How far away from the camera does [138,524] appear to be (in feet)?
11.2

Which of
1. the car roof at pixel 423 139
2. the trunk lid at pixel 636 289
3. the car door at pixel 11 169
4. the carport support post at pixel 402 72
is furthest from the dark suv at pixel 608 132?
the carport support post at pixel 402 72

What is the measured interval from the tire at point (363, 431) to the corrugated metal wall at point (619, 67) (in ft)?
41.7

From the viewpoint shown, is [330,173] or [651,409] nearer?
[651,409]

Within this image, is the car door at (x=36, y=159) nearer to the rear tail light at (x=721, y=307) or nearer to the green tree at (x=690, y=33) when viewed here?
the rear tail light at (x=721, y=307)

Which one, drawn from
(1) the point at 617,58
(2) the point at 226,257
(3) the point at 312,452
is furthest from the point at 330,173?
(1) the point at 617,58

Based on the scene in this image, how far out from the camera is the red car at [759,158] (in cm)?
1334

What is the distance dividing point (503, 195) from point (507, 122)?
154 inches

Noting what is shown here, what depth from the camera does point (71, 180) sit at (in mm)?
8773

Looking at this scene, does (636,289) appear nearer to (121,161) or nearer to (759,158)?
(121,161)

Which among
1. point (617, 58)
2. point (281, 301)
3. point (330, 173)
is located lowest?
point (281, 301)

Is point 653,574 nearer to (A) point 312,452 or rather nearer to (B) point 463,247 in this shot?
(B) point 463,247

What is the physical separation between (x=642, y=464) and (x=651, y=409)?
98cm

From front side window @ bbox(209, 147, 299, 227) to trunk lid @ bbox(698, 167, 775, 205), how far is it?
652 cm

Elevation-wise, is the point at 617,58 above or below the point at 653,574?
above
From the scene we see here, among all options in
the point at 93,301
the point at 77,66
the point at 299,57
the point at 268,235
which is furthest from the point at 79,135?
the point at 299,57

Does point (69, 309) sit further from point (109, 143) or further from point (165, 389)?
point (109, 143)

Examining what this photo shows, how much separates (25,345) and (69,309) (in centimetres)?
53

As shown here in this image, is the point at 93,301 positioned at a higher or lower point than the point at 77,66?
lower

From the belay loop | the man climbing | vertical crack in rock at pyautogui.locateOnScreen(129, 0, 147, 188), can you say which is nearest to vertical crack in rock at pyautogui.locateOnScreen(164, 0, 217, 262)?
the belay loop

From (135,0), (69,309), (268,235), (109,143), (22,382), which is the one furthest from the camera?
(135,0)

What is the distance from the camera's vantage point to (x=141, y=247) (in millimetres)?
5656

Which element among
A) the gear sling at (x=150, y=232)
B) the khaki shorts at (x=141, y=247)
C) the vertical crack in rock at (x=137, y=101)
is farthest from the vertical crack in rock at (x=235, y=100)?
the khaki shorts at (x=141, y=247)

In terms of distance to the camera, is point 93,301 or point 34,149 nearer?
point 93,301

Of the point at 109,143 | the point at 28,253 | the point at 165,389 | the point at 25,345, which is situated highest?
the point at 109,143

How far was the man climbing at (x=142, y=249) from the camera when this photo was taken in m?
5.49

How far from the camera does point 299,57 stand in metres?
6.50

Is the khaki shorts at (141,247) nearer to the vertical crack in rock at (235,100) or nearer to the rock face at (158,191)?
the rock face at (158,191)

Set problem: Rewrite all of the items above, replacing every instance of "nearer" with "closer" and leaving everything else unchanged.

Written response:
How far away from the camera does [138,524] appear to be (in feet)?
11.2

Which of
1. the car roof at pixel 423 139
2. the trunk lid at pixel 636 289
3. the car door at pixel 11 169
4. the carport support post at pixel 402 72
is furthest from the dark suv at pixel 608 132?
the carport support post at pixel 402 72

What is the measured interval from the tire at point (363, 431) to the corrugated metal wall at point (619, 67) (in ft)?
41.7

From the viewpoint shown, is [330,173] or [651,409] closer?
[651,409]

Within this image, is the car door at (x=36, y=159) closer to the rear tail light at (x=721, y=307) or closer to the green tree at (x=690, y=33) when viewed here?
the rear tail light at (x=721, y=307)

Which one, drawn from
(1) the point at 617,58
(2) the point at 226,257
(3) the point at 312,452
is furthest from the point at 330,173?
(1) the point at 617,58

Based on the scene in this image, how far out from the camera is the red car at [759,158] (in cm)?
1334

What is the distance dividing point (503, 195) from point (507, 122)?
154 inches

Noting what is shown here, what depth from the camera does point (71, 180) sit at (in mm)?
8773

Looking at this scene, does (636,289) appear closer to (121,161) or closer to (759,158)?
(121,161)

Which among
1. point (617, 58)
2. point (281, 301)
3. point (330, 173)
is located lowest?
point (281, 301)

Is point 653,574 closer to (A) point 312,452 or rather closer to (B) point 463,247 in this shot?
(B) point 463,247

What is the physical separation between (x=642, y=464) and (x=651, y=409)?
98cm

From front side window @ bbox(209, 147, 299, 227) to trunk lid @ bbox(698, 167, 775, 205), how far is it?
652 cm

Elevation-wise, is the point at 617,58 above or below the point at 653,574?
above
From the scene we see here, among all options in
the point at 93,301
the point at 77,66
the point at 299,57
the point at 268,235
which is furthest from the point at 79,135?
the point at 299,57

Does point (69, 309) sit further from point (109, 143) or further from point (165, 389)?
point (109, 143)

Examining what this photo shows, how much separates (25,345) and (69,309) (in centimetres)?
53

As shown here in this image, is the point at 93,301 positioned at a higher or lower point than the point at 77,66?
lower

From the belay loop | the man climbing | vertical crack in rock at pyautogui.locateOnScreen(129, 0, 147, 188), can you say which is nearest to vertical crack in rock at pyautogui.locateOnScreen(164, 0, 217, 262)?
the belay loop

From (135,0), (69,309), (268,235), (109,143), (22,382), which is the one furthest from the camera?
(135,0)

What is the distance from the camera's vantage point to (x=141, y=247) (in millimetres)?
5656

Which element among
A) the gear sling at (x=150, y=232)
B) the khaki shorts at (x=141, y=247)
C) the vertical crack in rock at (x=137, y=101)
is farthest from the vertical crack in rock at (x=235, y=100)?
the khaki shorts at (x=141, y=247)

In terms of distance to the camera, is point 93,301 or point 34,149 closer?
point 93,301

Of the point at 109,143 | the point at 28,253 | the point at 165,389 | the point at 25,345, which is situated highest?
the point at 109,143

How far was the man climbing at (x=142, y=249) from the camera when this photo was taken in m?
5.49

How far from the camera does point 299,57 stand in metres?
6.50

Is the khaki shorts at (141,247) closer to the vertical crack in rock at (235,100) or closer to the rock face at (158,191)?
the rock face at (158,191)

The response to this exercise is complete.